A majority of voters decided Tuesday against a citizens’ initiated measure (State Question 820) that sought to legalize the adult-use marijuana market and provide legal relief to those with cannabis-related convictions.

The vote took place in a special election, an unusual circumstance that may have impacted its chances of success. In July, advocates for SQ 820 turned in nearly twice the total number of signatures necessary to qualify the initiative for the 2022 ballot. However, the Secretary of State’s office took an excessive amount of time to ultimately verify proponents’ signatures. Opponents of the measure then filed a series of questionable legal challenges litigating various facets of the campaign, including challenges to the initiative’s summary language. Although justices ultimately dismissed those challenges, they did so after time had elapsed for state officials to include SQ 820 on that year’s printed ballots.

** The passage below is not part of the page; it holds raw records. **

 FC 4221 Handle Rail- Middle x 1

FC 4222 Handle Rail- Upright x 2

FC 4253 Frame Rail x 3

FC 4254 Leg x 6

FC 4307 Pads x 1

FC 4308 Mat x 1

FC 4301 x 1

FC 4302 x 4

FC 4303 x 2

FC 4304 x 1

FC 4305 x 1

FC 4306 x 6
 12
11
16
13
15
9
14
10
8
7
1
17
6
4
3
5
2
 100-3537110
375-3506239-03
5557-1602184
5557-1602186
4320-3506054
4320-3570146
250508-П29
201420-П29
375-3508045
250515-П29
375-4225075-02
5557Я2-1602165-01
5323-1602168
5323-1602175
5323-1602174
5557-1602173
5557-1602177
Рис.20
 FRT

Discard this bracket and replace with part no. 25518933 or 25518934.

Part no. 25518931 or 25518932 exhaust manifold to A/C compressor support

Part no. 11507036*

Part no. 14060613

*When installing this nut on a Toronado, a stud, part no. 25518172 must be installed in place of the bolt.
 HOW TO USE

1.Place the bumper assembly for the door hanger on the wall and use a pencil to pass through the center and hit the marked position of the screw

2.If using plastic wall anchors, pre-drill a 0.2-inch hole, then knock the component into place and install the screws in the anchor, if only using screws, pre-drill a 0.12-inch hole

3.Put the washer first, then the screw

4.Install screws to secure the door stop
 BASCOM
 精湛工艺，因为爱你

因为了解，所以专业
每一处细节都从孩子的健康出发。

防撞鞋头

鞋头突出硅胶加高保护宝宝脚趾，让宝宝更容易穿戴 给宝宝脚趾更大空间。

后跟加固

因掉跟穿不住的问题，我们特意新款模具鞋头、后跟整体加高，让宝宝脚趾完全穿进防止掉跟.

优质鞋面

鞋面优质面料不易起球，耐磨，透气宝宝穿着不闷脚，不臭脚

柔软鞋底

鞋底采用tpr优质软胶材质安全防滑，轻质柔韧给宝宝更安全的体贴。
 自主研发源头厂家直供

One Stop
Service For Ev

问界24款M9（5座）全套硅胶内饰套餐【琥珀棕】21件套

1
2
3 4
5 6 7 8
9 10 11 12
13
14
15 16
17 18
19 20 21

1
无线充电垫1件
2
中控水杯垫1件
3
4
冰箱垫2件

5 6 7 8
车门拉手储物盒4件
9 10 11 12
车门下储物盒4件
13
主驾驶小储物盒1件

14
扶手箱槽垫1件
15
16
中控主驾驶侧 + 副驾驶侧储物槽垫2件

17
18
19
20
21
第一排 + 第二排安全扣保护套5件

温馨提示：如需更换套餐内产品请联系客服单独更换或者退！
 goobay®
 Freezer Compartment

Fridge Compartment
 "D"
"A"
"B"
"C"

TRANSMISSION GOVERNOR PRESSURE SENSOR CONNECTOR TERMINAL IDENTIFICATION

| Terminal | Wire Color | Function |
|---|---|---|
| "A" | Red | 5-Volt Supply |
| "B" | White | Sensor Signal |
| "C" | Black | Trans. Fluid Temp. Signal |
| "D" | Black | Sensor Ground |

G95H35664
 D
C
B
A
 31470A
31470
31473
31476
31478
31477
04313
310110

In October, Republican Gov. Kevin Stitt issued the executive proclamation calling for this week’s special election. The Governor had been vocal in his opposition to legalization, stating that it is “not right for Oklahoma.” Several other prominent members of the Republican Party, including US Senator James Lankford and state Attorney General Gentner Drummond publicly opined against the initiative.

Ultimately, voters decided against the measure by a margin of 62 percent to 38 percent.

In 2018, Oklahomans voted in favor of allowing medical cannabis access. The state now has one of the most robust medical marijuana programs in the nation and an estimated 400,000 residents are registered to access cannabis from state-licensed dispensaries.

Those who engage in marijuana-related activities, but who are not registered in the state’s medical program face some of the strictest penalties in the nation – with adults convicted of either growing or selling even small amounts of cannabis for non-medical purposes facing up to life in prison.